▶ [TASK DESCRIPTION]
Answer from the fennel spice rub text:
(a) Which recipe was the rub adapted from?
(b) What can the fronds of the fennel vegetable be used as?
(c) Which ingredient adds heat to the rub?

▶ [PASSAGE FOR REVIEW]
◇ ◇ ◇ ◇
Fennel Spice Rub
I’ve made this Fennel Spice Rub since the very beginning of this website. It’s one of my favorite seasonings. I use it on salmon and pork, and occasionally on chicken as well.
It’s a mixture that takes only a couple of minutes to put together. It’s a little spicy, and a little sweet despite no added sugar.
I’ve adapted this spice rub from Alton Brown’s Spice Pomade, which I first made early on in 2010 as part of my 365 recipe challenge. That spice mixture was blended with oil and then coated on salmon. But guess what! It didn’t actually need the oil to be delicious.
I generally season meat heavily with this rub. (In fact, it was the only way I seasoned grilled or seared salmon for a few years.) I have full confidence that it would go well on vegetables or be a flavorful addition to a marinade.
What is Fennel?
Fennel can refer to the vegetable, a bulb that has a slight licorice flavor. It’s delicious thinly shaved in salads, or roasted in the oven. The fronds can be used as an herb or garnish.
This recipe rather uses the seeds, which also have a licorice flavor. (So does anise.) I don’t like licorice the candy at all, but I do like the flavor of fennel the spice.
Fennel is a distinctive ingredient in some pizza sauces and in Italian sausage. I believe it’s also what’s available at some Indian restaurants by the exit, as a breath freshener.
I call this a fennel spice rub because it’s the flavor I notice the most, but it also includes coriander, cumin, black pepper, and anise, which adds an additional licorice or fennel flavor. Cayenne pepper adds a little heat.
◇ ◇ ◇ ◇
▶ [GIVEN RECORDS]
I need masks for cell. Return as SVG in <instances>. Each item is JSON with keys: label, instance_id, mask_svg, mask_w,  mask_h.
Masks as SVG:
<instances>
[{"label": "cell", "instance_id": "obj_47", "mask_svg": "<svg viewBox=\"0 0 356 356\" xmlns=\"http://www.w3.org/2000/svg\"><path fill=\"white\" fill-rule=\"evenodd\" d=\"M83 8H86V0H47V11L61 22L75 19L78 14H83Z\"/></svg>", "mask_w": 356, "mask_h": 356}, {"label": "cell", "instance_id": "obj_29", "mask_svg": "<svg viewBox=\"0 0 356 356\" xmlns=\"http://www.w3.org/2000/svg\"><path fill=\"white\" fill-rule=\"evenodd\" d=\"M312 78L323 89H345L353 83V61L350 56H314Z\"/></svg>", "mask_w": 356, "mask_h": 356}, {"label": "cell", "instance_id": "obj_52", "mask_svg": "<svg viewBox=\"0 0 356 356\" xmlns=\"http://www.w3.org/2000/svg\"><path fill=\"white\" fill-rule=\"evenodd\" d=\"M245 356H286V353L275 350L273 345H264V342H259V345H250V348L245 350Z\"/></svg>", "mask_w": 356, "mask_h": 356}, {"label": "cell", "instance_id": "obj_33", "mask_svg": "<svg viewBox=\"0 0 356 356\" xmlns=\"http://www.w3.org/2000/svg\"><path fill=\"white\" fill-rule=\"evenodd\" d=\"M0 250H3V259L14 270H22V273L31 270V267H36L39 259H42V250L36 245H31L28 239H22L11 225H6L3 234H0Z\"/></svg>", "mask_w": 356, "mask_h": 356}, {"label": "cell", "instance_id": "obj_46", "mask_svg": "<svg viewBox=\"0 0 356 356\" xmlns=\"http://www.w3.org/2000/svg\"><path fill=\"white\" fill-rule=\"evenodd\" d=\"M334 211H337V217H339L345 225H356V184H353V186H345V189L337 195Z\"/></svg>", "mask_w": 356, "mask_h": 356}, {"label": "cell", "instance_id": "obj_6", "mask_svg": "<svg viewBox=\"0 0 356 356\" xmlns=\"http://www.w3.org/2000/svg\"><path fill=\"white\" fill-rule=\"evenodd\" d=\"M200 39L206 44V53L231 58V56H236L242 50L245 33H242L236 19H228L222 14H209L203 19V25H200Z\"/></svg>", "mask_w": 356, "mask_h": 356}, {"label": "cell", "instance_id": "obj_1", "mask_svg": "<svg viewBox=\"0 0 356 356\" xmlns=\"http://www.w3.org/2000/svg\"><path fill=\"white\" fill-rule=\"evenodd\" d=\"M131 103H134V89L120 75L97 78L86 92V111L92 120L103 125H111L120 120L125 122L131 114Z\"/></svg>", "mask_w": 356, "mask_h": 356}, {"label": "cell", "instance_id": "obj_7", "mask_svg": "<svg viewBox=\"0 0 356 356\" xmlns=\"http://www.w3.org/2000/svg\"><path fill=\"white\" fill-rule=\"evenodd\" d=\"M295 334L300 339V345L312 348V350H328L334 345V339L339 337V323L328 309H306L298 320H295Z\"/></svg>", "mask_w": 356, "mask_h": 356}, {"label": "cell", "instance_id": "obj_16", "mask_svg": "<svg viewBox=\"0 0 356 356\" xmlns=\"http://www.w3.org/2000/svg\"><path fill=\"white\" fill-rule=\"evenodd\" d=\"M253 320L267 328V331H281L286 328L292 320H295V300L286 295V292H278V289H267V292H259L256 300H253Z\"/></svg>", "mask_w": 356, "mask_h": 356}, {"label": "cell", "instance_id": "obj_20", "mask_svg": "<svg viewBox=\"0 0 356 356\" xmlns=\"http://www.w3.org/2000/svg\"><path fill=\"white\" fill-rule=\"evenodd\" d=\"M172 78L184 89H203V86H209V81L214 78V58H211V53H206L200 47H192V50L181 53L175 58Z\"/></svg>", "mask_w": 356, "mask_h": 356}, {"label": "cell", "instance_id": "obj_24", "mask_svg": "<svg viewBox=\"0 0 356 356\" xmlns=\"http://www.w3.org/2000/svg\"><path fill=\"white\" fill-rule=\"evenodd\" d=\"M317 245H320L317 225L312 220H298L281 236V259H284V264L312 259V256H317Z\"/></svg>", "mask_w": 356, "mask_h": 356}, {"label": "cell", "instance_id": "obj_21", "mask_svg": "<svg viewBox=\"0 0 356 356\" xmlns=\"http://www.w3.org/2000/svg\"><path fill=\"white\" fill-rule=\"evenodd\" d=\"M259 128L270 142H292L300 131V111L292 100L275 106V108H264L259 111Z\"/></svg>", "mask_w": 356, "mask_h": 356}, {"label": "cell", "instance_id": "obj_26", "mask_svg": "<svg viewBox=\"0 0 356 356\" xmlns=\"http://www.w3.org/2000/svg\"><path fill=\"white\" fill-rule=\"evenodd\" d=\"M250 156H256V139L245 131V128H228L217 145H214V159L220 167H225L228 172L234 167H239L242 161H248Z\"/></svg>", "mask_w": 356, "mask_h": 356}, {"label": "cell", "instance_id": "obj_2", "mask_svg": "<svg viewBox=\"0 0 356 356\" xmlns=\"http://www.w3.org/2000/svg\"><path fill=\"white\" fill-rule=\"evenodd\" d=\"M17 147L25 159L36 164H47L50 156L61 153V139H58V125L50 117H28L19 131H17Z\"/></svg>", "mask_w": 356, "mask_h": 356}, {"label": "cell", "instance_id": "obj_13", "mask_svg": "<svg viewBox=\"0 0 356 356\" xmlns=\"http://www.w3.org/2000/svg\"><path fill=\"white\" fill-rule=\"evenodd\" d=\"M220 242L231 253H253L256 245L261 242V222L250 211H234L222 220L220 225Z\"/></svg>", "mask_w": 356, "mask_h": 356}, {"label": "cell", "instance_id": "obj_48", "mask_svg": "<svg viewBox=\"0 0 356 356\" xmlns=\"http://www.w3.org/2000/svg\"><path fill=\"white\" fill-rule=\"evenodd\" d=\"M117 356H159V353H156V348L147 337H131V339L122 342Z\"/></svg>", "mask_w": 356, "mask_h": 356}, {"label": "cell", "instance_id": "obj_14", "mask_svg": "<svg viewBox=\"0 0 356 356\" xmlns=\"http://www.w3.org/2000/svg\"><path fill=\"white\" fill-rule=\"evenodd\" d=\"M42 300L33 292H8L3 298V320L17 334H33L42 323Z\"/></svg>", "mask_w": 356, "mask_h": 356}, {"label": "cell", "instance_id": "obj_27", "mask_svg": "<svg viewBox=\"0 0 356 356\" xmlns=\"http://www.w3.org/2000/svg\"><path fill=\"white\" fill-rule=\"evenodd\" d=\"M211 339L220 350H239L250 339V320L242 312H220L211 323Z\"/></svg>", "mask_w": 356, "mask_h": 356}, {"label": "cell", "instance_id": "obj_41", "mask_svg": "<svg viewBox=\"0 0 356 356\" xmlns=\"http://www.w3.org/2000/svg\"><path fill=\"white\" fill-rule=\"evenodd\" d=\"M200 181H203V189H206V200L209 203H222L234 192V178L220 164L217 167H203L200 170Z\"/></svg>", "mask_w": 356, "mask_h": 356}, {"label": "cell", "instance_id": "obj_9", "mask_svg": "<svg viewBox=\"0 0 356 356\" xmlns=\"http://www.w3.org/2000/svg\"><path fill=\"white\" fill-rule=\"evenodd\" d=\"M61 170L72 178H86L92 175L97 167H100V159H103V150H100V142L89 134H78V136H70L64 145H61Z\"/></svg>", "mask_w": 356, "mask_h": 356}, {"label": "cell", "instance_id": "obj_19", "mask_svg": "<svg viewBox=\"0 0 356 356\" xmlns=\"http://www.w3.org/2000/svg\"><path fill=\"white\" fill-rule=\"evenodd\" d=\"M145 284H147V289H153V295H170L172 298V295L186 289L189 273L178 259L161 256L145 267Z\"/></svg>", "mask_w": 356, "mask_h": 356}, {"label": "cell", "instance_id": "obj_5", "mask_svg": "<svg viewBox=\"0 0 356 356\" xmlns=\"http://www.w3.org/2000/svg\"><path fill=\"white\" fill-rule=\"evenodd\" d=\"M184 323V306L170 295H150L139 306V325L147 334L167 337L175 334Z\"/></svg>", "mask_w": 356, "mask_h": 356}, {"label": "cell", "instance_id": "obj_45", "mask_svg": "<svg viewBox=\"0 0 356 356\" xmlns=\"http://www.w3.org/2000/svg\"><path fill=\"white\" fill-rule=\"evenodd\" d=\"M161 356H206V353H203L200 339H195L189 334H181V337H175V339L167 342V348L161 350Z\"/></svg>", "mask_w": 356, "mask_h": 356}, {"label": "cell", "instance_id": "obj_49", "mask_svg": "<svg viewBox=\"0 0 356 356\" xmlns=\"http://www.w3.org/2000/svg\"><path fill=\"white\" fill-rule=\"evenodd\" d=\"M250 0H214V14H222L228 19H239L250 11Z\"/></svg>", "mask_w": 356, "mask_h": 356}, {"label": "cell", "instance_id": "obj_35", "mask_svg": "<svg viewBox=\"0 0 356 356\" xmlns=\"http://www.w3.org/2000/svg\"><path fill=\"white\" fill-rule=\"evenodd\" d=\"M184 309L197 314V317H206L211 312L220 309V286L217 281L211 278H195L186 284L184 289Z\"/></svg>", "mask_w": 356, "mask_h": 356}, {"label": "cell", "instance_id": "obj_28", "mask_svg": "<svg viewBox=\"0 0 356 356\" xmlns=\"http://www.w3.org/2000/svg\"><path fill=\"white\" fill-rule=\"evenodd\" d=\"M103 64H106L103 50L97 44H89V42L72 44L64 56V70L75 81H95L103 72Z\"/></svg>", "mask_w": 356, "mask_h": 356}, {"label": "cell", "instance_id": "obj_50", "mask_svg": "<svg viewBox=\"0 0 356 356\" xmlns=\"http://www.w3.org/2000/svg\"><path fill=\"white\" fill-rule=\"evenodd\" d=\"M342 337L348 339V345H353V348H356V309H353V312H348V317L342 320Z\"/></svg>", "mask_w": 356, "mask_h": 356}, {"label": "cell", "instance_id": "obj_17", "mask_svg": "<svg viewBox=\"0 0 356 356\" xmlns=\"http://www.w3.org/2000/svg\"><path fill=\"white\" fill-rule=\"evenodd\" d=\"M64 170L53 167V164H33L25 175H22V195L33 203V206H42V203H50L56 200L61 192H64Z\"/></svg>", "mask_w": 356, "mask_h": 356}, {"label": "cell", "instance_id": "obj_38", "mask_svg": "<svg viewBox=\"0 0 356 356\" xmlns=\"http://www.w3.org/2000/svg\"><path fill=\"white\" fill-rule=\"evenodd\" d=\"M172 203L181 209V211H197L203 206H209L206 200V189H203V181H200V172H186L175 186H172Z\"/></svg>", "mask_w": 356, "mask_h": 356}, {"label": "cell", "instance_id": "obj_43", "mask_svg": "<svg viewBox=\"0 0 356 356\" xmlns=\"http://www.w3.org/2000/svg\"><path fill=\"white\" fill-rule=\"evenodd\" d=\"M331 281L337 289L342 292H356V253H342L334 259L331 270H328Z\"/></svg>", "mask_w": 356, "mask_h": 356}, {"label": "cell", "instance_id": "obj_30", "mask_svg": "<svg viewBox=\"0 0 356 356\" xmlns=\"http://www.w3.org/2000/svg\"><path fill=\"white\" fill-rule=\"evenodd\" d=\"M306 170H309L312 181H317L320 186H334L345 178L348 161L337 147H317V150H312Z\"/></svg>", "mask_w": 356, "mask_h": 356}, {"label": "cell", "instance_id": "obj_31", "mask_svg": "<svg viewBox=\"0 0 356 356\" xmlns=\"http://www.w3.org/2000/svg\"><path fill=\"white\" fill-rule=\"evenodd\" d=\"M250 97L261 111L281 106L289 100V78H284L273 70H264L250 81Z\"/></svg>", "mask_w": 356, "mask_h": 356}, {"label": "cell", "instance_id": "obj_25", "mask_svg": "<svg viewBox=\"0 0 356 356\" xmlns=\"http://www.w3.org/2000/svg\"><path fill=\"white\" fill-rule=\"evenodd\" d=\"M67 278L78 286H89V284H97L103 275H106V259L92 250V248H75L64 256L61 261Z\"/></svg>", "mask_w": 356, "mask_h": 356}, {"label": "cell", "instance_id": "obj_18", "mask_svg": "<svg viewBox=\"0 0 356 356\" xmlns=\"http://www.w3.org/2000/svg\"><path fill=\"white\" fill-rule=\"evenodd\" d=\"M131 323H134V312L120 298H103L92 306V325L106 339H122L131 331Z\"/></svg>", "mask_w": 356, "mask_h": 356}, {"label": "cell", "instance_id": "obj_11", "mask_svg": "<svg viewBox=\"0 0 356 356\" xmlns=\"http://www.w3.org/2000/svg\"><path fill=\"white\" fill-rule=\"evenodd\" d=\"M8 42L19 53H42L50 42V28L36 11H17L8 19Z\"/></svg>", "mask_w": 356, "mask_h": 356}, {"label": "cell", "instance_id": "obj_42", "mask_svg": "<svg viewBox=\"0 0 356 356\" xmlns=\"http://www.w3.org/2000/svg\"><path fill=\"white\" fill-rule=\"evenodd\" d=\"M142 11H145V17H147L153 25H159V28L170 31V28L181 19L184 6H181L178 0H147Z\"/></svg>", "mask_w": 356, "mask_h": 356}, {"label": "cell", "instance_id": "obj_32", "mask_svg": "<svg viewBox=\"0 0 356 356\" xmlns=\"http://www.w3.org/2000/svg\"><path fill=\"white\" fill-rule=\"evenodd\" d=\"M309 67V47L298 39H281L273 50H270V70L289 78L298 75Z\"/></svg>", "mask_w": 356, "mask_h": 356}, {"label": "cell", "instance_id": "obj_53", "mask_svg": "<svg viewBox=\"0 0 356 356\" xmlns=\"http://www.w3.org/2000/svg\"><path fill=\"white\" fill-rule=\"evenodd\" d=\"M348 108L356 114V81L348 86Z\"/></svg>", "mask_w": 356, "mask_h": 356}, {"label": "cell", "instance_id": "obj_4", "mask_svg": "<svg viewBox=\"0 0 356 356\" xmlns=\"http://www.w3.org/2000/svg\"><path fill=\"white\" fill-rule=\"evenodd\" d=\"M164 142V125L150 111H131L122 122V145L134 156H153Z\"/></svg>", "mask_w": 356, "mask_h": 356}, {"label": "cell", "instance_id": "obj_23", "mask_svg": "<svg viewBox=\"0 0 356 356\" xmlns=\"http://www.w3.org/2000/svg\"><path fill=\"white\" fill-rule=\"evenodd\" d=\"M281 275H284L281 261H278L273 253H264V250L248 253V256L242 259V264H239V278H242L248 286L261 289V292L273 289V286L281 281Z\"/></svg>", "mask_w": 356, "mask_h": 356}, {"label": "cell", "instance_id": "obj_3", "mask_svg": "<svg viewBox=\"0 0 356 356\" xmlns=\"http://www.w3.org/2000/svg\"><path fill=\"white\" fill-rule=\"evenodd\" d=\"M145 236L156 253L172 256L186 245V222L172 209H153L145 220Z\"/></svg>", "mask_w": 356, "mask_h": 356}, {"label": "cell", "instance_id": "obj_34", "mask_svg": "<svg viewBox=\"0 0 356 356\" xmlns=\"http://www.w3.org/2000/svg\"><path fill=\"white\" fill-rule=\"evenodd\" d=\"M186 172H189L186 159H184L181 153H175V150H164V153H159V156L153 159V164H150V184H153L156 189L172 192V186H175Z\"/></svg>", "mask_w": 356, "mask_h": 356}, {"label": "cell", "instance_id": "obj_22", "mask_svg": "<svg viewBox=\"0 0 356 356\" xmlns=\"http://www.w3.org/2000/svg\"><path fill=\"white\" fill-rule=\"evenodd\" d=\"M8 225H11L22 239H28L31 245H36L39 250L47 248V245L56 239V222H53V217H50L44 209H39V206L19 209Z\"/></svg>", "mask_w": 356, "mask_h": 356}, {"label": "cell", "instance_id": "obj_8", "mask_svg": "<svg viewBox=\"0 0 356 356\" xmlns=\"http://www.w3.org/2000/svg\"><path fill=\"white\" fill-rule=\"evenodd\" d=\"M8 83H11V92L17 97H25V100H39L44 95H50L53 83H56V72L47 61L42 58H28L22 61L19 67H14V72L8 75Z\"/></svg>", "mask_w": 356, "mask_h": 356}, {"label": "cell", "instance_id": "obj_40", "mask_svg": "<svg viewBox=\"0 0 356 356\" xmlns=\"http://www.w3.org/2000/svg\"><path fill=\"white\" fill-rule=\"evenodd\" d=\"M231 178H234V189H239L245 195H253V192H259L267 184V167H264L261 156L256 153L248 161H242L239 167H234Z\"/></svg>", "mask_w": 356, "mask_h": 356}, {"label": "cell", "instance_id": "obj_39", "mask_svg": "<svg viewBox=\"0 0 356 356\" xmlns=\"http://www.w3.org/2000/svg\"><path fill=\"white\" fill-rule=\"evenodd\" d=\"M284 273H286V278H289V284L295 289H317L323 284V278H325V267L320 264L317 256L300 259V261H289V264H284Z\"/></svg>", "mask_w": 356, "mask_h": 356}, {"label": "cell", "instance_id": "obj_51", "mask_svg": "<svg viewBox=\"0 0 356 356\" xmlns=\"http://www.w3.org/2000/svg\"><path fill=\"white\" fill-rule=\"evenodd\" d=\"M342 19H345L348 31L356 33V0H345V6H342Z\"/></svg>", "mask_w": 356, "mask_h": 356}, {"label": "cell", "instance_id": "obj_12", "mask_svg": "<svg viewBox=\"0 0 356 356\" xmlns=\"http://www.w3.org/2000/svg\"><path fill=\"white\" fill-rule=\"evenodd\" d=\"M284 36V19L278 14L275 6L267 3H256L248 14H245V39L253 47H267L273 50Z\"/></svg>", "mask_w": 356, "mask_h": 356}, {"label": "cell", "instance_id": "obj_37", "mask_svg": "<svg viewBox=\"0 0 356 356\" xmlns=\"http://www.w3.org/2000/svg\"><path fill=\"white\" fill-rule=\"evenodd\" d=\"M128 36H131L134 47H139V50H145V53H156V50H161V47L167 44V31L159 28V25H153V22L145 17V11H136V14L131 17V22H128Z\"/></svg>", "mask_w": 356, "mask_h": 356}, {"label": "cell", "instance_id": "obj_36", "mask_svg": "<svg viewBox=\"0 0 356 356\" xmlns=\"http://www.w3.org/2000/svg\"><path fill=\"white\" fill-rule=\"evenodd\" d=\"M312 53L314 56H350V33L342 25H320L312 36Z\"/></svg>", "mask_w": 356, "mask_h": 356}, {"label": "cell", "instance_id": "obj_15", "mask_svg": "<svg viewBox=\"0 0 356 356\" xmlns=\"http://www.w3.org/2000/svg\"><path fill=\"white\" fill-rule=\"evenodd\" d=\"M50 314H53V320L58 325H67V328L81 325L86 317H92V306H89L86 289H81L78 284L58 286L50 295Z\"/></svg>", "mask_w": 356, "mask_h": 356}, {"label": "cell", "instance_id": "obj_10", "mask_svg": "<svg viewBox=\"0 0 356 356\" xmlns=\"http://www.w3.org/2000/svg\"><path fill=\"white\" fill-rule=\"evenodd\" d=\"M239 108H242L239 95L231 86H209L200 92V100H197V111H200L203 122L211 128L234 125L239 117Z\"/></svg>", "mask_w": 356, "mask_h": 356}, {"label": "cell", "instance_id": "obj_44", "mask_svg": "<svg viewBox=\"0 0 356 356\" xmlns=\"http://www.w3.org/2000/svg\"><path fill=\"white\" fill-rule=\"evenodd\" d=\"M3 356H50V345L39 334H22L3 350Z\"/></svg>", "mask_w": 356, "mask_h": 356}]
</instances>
◇ ◇ ◇ ◇
▶ [RESPONSE]
(a) Alton Brown's Spice Pomade
(b) An herb or garnish
(c) Cayenne pepper